:: SUPPLIED PASSAGE ::
## begin

Long home to the Jewish Community Center of Metropolitan Detroit and the Chaldean Cultural Center, dozens of churches and synagogues, a vibrant and growing African-American population and other minorities, this was a community where cultures melded.
Now, you can knock on doors near the school and hear anger and fear.
“Instinctively, it doesn’t feel right,” says Susan Fermanian, an owner of the Franklin Tailor Shoppe, a storefront on Middle Belt at 14 Mile across from the proposed mosque. “Our family is Armenian and we escaped that part of the world. We don’t feel these people (the Islamic group) are being truthful.
“A lot of people don’t want to say how they feel,” she adds. “It’s not politically correct, but I don’t care.”
The Thomas More Law Center upped the ante of fear and mistrust earlier this month, issuing press releases that cited the ICA’s alleged “terrorist ties,” describing itself as litigators against radical Muslim “infiltration” and asking state Attorney General Bill Schuette to launch an investigation.
(A spokesman for the attorney general would not comment.)
Next month, the Michigan Court of Appeals will hear oral arguments in a case filed by residents against the Farmington School District. (The district includes a small piece of West Bloomfield.) “They’re creating a very destructive message within the community,” says Sue Survalec, the Farmington Schools superintendent, describing the Ann Arbor legal group’s efforts to fan the issue of purported terrorist links.
But in a 22-page letter, the Thomas More lawyers also raise substantive questions that residents also have raised regarding the school district’s procedures.
Survalec and the district’s lawyer, Amanda Van Dusen, say the district has discretion to dispose of its property and that the law was strictly followed. When an unsolicited offer came in from the ICA in January 2011, the district decided to reconsider its position.
The district subsequently ordered an appraisal and negotiated the sale with the ICA, without inviting other bidders. The district wasn’t required to bid out the property — but other potential buyers, including a synagogue congregation and a pastor of a church, had been told the property wasn’t for sale only months before.
Van Dusen says she’s “extremely comfortable with the process.” Would more transparency and an open bidding process have changed the outcome?

## end

:: LISTED ENTRIES ::

## begin

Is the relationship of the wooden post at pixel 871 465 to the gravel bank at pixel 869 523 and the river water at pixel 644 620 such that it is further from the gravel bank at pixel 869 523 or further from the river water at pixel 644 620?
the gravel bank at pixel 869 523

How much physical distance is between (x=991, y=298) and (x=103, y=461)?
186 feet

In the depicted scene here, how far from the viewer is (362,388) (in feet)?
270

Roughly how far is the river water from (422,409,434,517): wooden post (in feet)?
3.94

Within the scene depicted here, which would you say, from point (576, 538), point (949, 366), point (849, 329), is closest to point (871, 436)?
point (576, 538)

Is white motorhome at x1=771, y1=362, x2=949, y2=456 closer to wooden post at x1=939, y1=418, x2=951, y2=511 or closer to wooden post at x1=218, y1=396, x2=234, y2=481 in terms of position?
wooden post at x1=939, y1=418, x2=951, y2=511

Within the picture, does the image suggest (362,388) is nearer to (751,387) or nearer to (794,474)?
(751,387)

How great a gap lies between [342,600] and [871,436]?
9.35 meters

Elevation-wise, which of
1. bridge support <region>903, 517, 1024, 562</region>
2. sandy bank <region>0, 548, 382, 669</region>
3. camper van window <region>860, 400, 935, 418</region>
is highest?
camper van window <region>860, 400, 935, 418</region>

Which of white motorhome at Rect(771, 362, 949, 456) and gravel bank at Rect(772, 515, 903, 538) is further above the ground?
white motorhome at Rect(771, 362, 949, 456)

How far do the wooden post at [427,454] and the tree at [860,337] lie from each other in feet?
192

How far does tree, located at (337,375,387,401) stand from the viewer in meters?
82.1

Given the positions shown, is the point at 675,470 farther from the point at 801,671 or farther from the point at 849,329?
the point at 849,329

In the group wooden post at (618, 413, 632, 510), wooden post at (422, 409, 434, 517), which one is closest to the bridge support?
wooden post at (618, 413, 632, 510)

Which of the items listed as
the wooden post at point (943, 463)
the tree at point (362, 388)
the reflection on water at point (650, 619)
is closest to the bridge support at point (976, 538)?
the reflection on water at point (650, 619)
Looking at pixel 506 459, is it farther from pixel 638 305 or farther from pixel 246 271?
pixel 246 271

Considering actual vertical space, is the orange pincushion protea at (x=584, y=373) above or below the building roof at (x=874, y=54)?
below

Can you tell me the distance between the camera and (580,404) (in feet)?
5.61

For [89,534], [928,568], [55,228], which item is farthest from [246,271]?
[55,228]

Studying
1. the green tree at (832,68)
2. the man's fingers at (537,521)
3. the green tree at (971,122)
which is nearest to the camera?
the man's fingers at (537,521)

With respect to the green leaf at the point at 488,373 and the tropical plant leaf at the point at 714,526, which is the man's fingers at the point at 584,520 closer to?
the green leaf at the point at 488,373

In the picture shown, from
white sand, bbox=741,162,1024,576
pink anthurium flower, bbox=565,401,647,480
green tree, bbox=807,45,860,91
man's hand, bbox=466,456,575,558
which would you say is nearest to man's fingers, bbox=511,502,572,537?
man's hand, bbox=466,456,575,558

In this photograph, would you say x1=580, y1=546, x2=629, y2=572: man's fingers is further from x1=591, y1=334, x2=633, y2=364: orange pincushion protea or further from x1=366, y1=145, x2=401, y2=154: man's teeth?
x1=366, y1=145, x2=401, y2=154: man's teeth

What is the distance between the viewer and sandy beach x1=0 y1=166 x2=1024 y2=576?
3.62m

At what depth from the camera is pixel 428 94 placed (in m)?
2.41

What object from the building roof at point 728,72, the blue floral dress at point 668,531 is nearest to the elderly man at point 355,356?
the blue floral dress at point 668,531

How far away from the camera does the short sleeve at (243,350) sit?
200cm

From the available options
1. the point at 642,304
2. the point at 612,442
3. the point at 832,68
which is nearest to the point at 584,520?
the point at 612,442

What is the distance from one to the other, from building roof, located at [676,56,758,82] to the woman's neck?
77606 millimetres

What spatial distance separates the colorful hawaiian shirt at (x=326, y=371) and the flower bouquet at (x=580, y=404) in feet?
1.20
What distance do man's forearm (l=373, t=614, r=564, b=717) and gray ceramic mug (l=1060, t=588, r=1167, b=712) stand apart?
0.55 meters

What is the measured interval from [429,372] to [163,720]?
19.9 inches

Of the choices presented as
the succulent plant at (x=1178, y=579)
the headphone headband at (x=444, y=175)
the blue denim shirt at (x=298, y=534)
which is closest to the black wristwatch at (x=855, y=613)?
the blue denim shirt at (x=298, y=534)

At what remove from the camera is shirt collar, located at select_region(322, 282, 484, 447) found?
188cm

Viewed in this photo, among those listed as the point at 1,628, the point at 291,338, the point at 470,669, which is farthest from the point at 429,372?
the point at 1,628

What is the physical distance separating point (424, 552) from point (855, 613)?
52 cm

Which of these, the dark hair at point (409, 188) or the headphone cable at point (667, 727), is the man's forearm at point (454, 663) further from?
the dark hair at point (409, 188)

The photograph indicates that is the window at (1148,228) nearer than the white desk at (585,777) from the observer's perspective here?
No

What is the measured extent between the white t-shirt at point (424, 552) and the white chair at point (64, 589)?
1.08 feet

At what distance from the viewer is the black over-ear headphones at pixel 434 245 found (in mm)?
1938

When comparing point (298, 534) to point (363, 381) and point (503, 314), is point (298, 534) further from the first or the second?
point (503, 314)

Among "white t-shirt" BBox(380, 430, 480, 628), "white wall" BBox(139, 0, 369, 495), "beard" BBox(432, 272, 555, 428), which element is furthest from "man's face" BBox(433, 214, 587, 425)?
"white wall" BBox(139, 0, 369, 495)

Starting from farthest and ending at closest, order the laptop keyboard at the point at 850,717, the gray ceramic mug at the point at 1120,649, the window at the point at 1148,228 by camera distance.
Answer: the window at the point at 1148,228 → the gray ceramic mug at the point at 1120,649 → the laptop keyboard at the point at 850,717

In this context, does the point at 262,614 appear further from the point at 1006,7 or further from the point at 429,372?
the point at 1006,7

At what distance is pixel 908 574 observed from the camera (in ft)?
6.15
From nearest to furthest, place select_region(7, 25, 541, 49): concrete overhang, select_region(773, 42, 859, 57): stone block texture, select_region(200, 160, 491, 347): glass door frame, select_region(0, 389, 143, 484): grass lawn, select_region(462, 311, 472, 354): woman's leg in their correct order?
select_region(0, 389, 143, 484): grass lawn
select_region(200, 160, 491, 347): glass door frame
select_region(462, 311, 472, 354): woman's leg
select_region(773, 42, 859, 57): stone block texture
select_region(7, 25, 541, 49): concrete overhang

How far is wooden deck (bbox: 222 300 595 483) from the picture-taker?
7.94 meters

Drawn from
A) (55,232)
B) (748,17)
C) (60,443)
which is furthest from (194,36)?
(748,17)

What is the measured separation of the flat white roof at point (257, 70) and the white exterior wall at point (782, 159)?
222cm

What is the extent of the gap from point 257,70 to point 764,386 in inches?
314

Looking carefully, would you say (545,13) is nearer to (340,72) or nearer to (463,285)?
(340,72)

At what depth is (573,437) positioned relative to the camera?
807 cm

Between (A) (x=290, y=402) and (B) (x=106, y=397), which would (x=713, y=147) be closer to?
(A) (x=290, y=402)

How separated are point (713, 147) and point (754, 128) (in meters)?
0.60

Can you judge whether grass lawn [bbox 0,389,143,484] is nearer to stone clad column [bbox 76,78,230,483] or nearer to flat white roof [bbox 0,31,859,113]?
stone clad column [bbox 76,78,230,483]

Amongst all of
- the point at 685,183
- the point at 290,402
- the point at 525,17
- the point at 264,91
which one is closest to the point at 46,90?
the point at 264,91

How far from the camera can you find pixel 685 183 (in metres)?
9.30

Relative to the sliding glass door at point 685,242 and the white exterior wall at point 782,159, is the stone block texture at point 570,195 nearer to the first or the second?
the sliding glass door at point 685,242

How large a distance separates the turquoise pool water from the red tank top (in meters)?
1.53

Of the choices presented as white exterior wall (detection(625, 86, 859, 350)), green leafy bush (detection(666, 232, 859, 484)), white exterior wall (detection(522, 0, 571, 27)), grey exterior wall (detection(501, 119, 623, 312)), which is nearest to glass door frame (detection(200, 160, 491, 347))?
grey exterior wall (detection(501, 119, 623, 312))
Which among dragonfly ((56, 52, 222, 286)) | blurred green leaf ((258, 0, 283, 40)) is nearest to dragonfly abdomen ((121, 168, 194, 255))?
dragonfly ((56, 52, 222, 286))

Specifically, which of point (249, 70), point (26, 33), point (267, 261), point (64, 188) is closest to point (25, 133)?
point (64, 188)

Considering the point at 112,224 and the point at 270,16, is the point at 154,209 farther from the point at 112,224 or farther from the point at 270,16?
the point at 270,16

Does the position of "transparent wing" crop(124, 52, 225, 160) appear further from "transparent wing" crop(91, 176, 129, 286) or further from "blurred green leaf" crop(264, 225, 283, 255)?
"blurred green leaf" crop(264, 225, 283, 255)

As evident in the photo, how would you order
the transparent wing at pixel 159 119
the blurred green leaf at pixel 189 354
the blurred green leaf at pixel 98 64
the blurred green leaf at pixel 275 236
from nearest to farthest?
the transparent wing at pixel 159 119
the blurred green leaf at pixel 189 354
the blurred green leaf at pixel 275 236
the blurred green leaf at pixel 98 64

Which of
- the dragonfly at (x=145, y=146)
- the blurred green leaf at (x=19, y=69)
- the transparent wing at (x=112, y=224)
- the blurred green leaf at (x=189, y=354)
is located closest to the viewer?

## end

:: WHAT THIS TASK INVOLVES ::
Please reproduce, word for word, the part of the school property sale article starting with "Long home to" and going on through "anger and fear.". The data has no connection to the article about the school property sale.

:: TASK SOLUTION ::
Long home to the Jewish Community Center of Metropolitan Detroit and the Chaldean Cultural Center, dozens of churches and synagogues, a vibrant and growing African-American population and other minorities, this was a community where cultures melded.
Now, you can knock on doors near the school and hear anger and fear.